▶

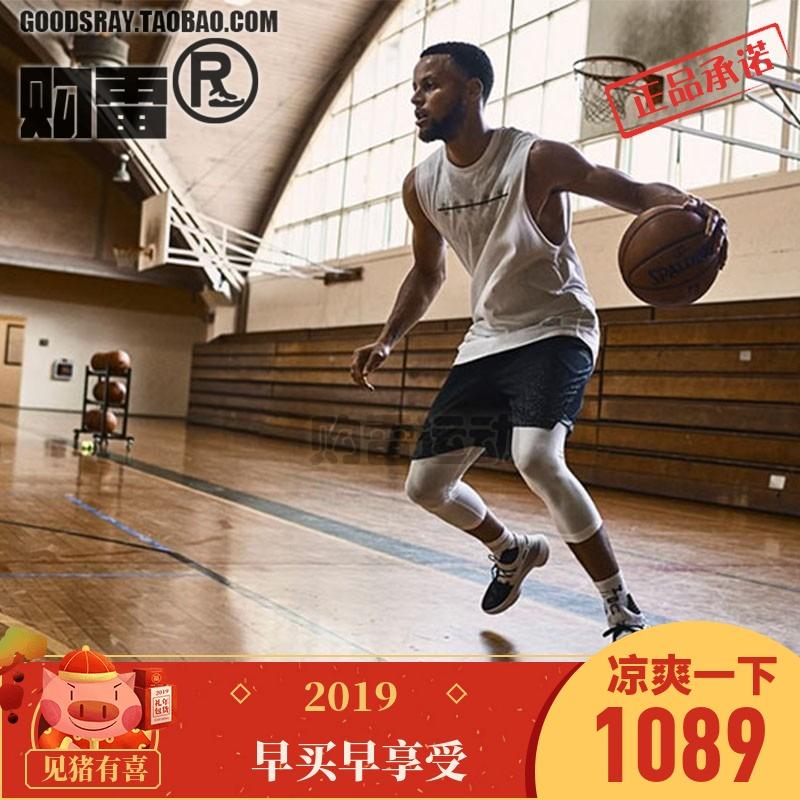 """Under Armour 安德玛UA curry 6代篮球鞋""""WOE""""库里3020612虎扑"""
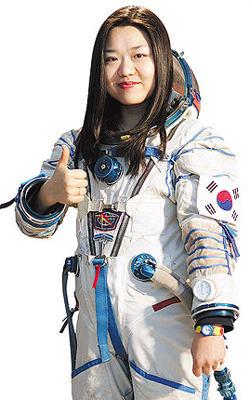 Yi So Yeon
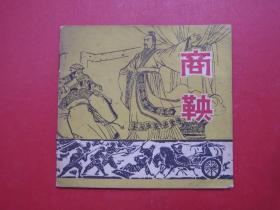连环画《商鞅 》裘国骥绘,1974年1版1印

◀

What the task asks: Line by line, reproduce the material above exactly, leaving each picture out.

Completed exercise:
 """Under Armour 安德玛UA curry 6代篮球鞋""""WOE""""库里3020612虎扑"""
 Yi So Yeon
连环画《商鞅 》裘国骥绘,1974年1版1印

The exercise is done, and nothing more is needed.